→ WRITTEN INSTRUCTION:
Would you return all of this data exactly, leaving nothing out?

[Records from a spatial question set]
****************

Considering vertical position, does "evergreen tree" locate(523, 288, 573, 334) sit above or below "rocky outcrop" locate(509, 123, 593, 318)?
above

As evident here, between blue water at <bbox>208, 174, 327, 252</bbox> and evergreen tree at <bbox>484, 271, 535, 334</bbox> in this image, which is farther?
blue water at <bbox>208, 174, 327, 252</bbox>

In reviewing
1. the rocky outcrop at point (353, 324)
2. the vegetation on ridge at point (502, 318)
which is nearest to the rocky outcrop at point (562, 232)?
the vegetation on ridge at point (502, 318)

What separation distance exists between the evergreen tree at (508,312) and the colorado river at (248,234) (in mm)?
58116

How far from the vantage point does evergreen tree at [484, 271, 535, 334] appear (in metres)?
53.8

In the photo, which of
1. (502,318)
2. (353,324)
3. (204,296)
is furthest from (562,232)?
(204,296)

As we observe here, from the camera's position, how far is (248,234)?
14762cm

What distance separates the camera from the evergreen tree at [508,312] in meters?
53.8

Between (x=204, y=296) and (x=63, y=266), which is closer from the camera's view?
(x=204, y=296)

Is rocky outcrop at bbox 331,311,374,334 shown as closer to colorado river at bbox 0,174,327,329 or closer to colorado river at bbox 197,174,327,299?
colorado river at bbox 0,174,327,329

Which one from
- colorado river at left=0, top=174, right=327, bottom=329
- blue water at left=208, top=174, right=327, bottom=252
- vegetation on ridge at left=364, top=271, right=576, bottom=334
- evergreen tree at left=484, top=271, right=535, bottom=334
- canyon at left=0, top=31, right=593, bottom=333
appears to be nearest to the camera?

****************

→ WORKED ANSWER:
Considering vertical position, does "evergreen tree" locate(523, 288, 573, 334) sit above or below "rocky outcrop" locate(509, 123, 593, 318)?
above

As evident here, between blue water at <bbox>208, 174, 327, 252</bbox> and evergreen tree at <bbox>484, 271, 535, 334</bbox> in this image, which is farther?
blue water at <bbox>208, 174, 327, 252</bbox>

In reviewing
1. the rocky outcrop at point (353, 324)
2. the vegetation on ridge at point (502, 318)
which is nearest to the rocky outcrop at point (562, 232)?
the vegetation on ridge at point (502, 318)

What separation distance exists between the evergreen tree at (508,312) and the colorado river at (248,234) (in mm)?
58116

How far from the vantage point does evergreen tree at [484, 271, 535, 334] appear (in metres)?
53.8

In the photo, which of
1. (502,318)
2. (353,324)
3. (204,296)
is furthest from (562,232)?
(204,296)

As we observe here, from the camera's position, how far is (248,234)?
14762cm

What distance separates the camera from the evergreen tree at [508,312] in meters?
53.8

Between (x=204, y=296) and (x=63, y=266), which is closer from the camera's view?
(x=204, y=296)

Is rocky outcrop at bbox 331,311,374,334 shown as closer to colorado river at bbox 0,174,327,329 or closer to colorado river at bbox 197,174,327,299?
colorado river at bbox 0,174,327,329

Which one from
- colorado river at left=0, top=174, right=327, bottom=329
- blue water at left=208, top=174, right=327, bottom=252
- vegetation on ridge at left=364, top=271, right=576, bottom=334
- evergreen tree at left=484, top=271, right=535, bottom=334
- canyon at left=0, top=31, right=593, bottom=333
appears to be nearest to the camera?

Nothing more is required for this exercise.